Because the film was a silent film, the characters’ faces needed to be accentuated so their facial expressions could be seen and understood better. I noticed and thought that the make-up characteristics looked similar to those of a mime. For instance with Freder, Fredersen, and Maria, their eyes were darkened and their faces were very bright. I liked this aspect because you could see more clearly what the characters were trying to get across (the clarity and quality of the film were rather mediocre, but considering the time of it’s making, it’s alright).

Throughout the movie I noticed that the workers and sometimes the thinkers would raise their hands reaching towards the sky. I believe that this symbolizes struggle and chaos among the groups. For instance, the scene where the workers of the completed Tower of Babel all reached their hands up to tear down the monument and lift the struggle from their shoulders. To relate this to religion, congregations will sometimes raise their hands, I guess, to relieve struggles in their lives and to receive their higher power’s love.

We see this raising of hands again in the scene where the underground city is flooding and the children reach up to Maria and Freder on the gong monument in hopes of help and rescue. I believe, overall, that this raising of the hands derived from a religious stance since most religious fanatics associate the sky with heaven and God. Architecture in Metropolis blended with the new movements of Art Deco and Modernism of the early 1900’s. Although modernism isn’t so modern and Art Deco is an old style in our eyes, these types of architecture were new to the people of the early 1900’s.

At the time the style was revolutionizing and was considered futuristic to many. One notable example of Art Deco architecture is Rotwang’s laboratory decked with lights and industrial machinery. An example of modernistic architecture is the Tower of Babel the workers built. It was characterized with many curves, angles, and new heights, unlike the old-time architecture. Films and books like Metropolis (1927), The Fountainhead 1949), and Blade Runner (1982) have influenced societies with their new architecture.

As new ideas came out, movie producers used these ideas, which in turn, influenced society to accept and build on the ideas. All in all, I thought that the movie had some high points and low points. I liked the futuristic dystopian plot and the vivid make-up on the characters’ faces. I respect the fact that Metropolis is about 80 years old and was the first film of its kind. Silent films allow viewers to get a different perspective from other ordinary movies. Silent films let the characters’ emotions and expressions do the talking to the audience.

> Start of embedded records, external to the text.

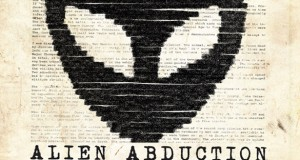 Alien-Abduction-ftr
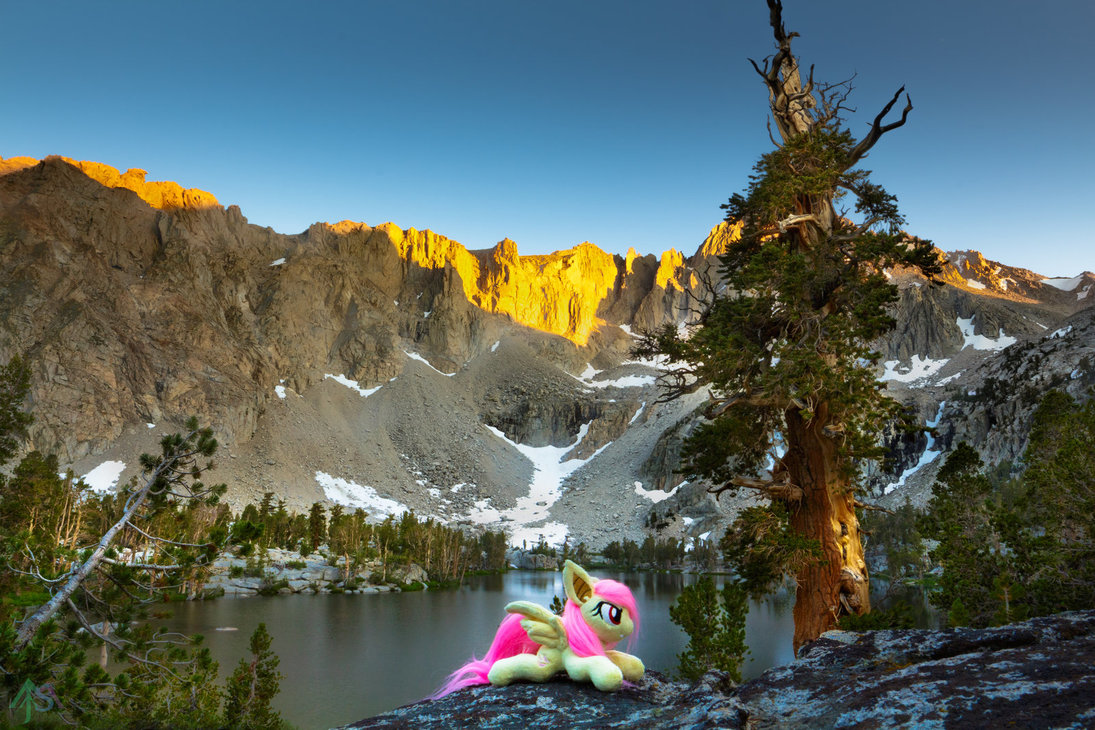 mattock_lakes_sunset_with_flutterbat_pat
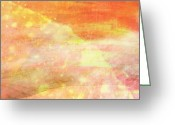 Creme Greeting Cards - Apricot Mist Greeting Card by Maria Eames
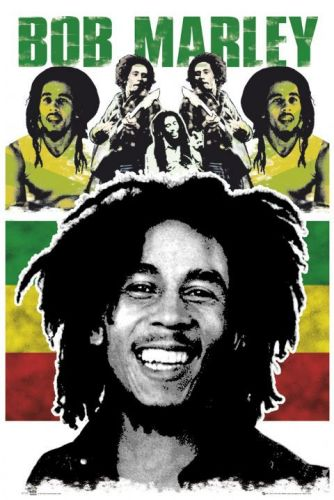 Bob Marley - Rasta by Anonymous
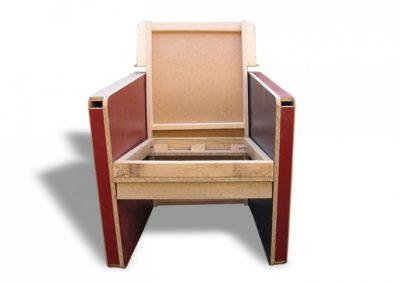 Stelaż tapicerski fotela 06
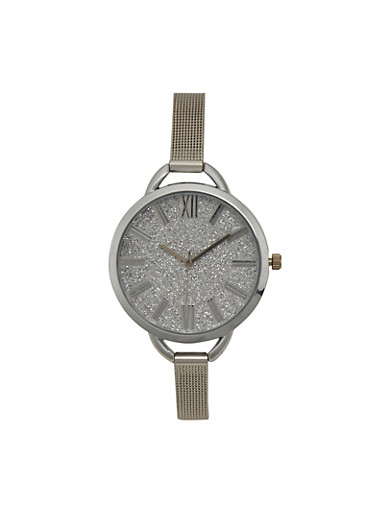 Skinny Mesh Watch with Oversized Glitter Face,SILVER,large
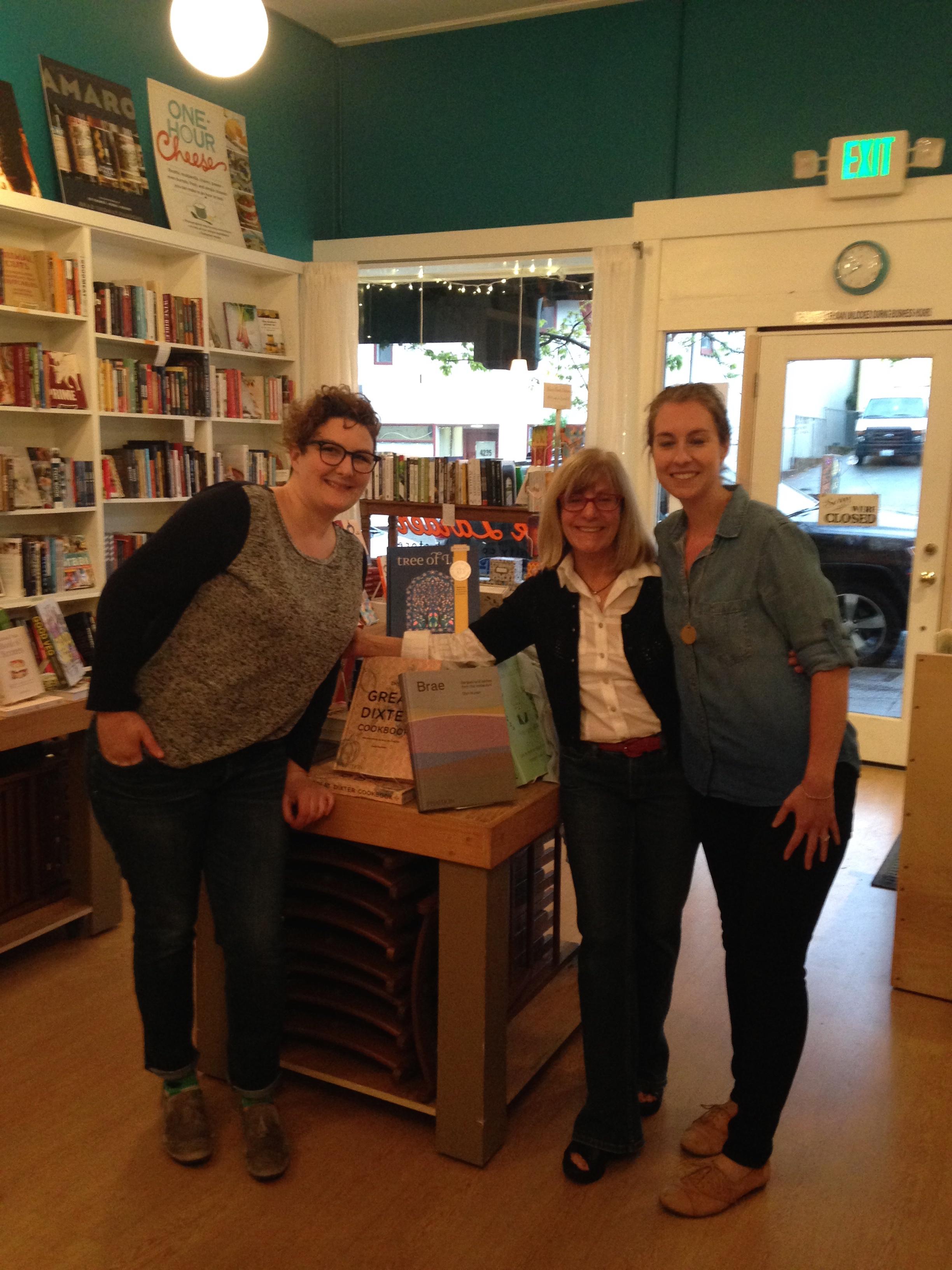 Book Larder - Seattle.jpg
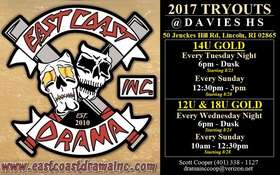 NEW 2017 Drama Open Tryouts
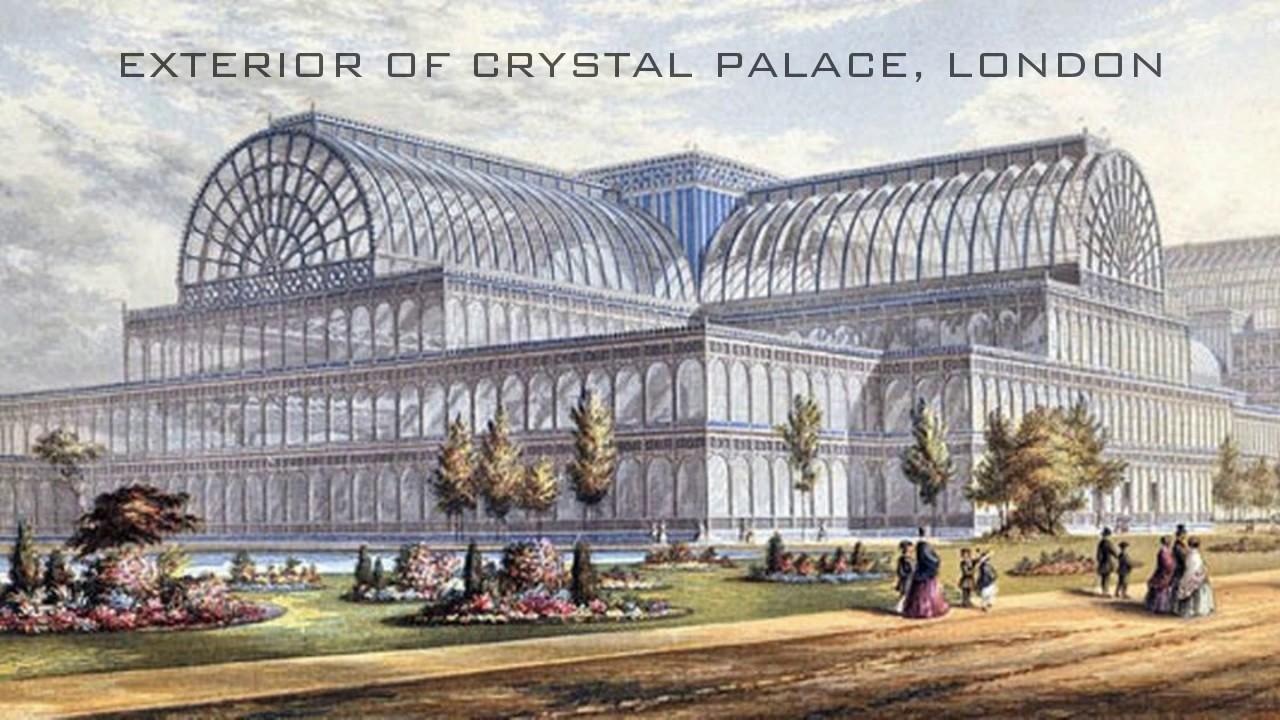 Crystal Palace - Poptronic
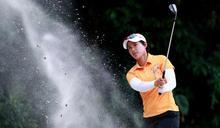 高爾夫》裙襬搖搖LPGA台灣錦標賽資格賽 10月5、6日開打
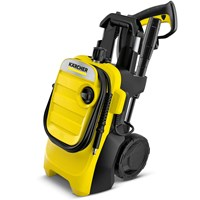 Karcher K4 COMPACT Pressure Washer 130 Bar New 2019 Model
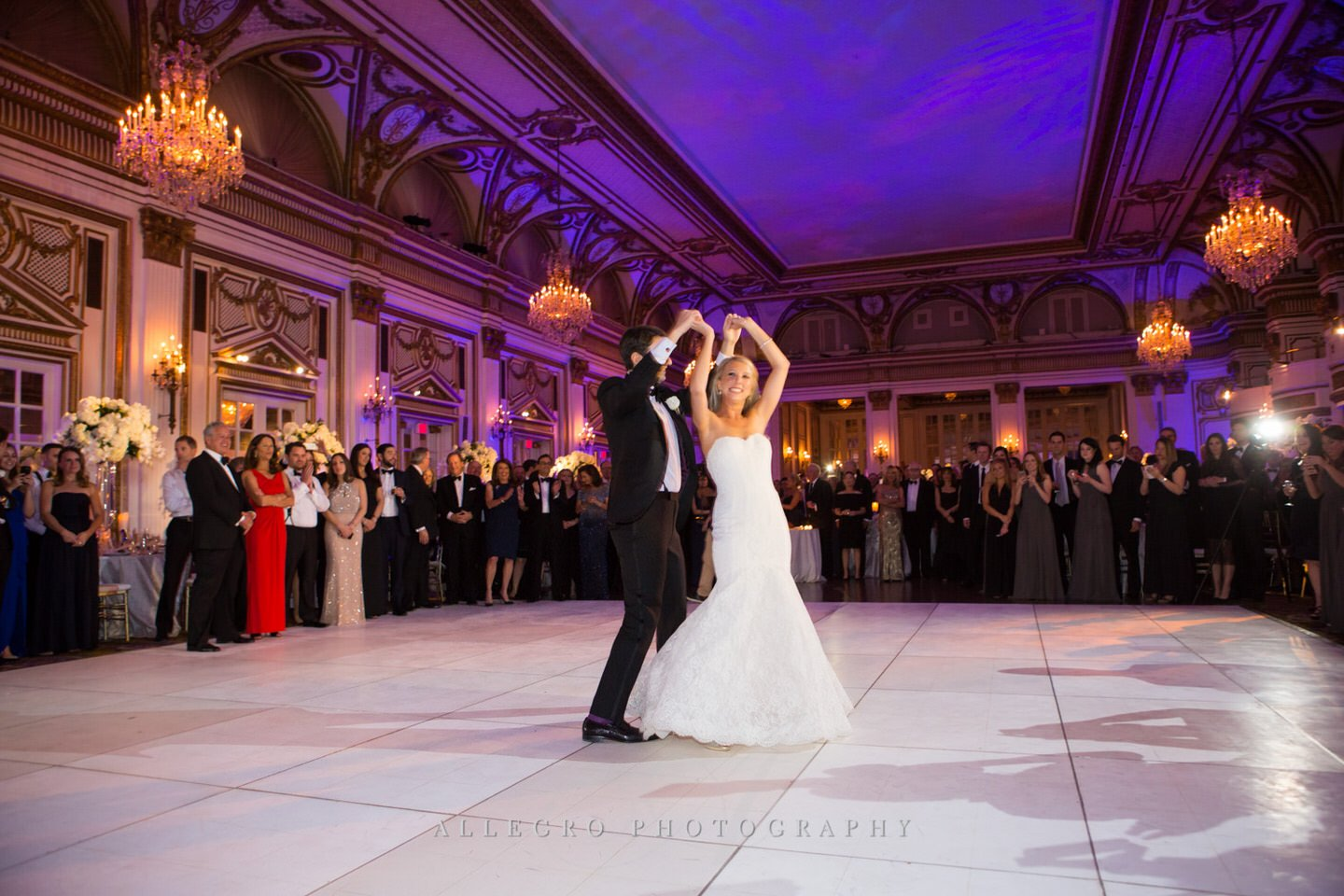 fairmont copley plaza wedding photo by Allegro Photography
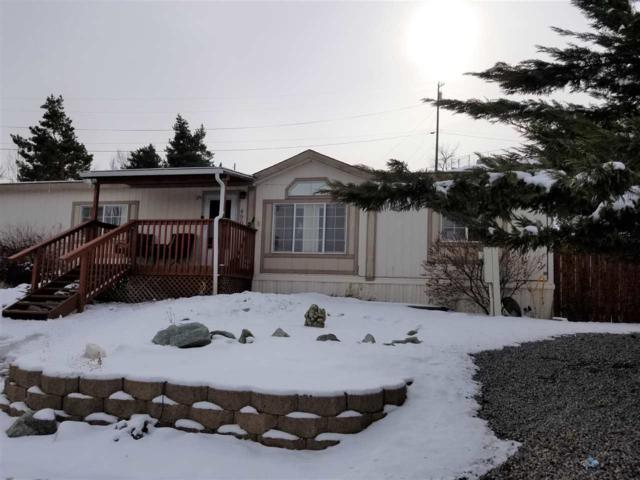 4961 Newport Ct, Reno, NV 89506 (MLS #190001613) :: Marshall Realty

This is one of my least favorite dystopian books/films plot-wise. I thought the plot wasn’t that creative or entertaining, particularly the ending. I think the message of the story would have been more powerful if Maria was actually killed. Then Freder could have gotten so mad and upset that he went and killed his father and ended the divide between the thinkers and the workers. But this is not how it went; therefore, that is why I did not like it as much as some other futuristic stories.